■ Input data:
####

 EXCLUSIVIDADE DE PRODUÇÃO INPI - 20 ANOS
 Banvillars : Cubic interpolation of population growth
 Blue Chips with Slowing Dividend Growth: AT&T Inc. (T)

####

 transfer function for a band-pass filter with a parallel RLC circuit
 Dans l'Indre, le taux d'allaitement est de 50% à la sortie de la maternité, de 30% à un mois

####

■ Directions for this task: When a line in the material includes the word "with", copy it out.

■ Answer for this exercise:
 Blue Chips with Slowing Dividend Growth: AT&T Inc. (T)
 transfer function for a band-pass filter with a parallel RLC circuit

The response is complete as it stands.